Scene question records

·····

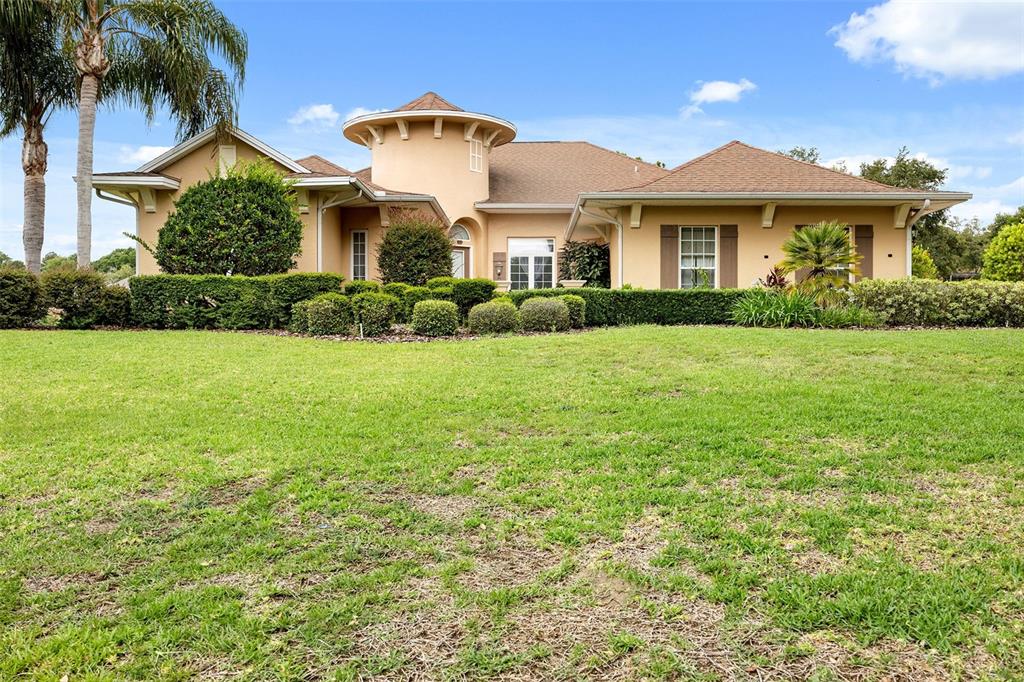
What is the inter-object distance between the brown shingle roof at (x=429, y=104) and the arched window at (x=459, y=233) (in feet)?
12.2

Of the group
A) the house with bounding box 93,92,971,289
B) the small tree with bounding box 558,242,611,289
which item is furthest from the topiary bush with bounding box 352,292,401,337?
the small tree with bounding box 558,242,611,289

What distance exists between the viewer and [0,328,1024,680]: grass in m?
2.76

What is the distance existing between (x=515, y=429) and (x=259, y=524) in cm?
250

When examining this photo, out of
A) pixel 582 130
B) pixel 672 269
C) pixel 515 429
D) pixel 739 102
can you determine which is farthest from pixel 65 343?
pixel 582 130

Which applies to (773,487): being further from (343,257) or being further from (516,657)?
(343,257)

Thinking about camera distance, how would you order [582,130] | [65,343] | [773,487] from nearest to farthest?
[773,487] → [65,343] → [582,130]

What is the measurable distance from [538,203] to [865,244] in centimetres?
980

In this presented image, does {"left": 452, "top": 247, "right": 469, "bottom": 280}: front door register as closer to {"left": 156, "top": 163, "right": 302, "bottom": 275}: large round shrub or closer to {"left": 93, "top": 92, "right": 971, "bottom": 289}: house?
{"left": 93, "top": 92, "right": 971, "bottom": 289}: house

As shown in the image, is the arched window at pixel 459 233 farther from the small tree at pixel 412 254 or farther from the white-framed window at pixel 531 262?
the small tree at pixel 412 254

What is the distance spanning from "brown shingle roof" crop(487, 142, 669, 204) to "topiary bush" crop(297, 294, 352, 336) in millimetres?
10177

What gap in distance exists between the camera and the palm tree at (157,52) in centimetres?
1686

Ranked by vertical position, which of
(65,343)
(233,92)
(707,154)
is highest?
(233,92)

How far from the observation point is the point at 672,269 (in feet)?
56.5

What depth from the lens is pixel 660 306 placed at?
14.6m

·····

GOAL:
Convert the listing, from the line containing "What gap in" through the final line of the listing, into a Markdown table with the columns No. and Line. Give each nonblank line its own numbered row.

REPLY TO THE TASK:
| No. | Line |
|---|---|
| 1 | What gap in distance exists between the camera and the palm tree at (157,52) in centimetres? |
| 2 | 1686 |
| 3 | Ranked by vertical position, which of |
| 4 | (65,343) |
| 5 | (233,92) |
| 6 | (707,154) |
| 7 | is highest? |
| 8 | (233,92) |
| 9 | How far from the observation point is the point at 672,269 (in feet)? |
| 10 | 56.5 |
| 11 | What depth from the lens is pixel 660 306 placed at? |
| 12 | 14.6m |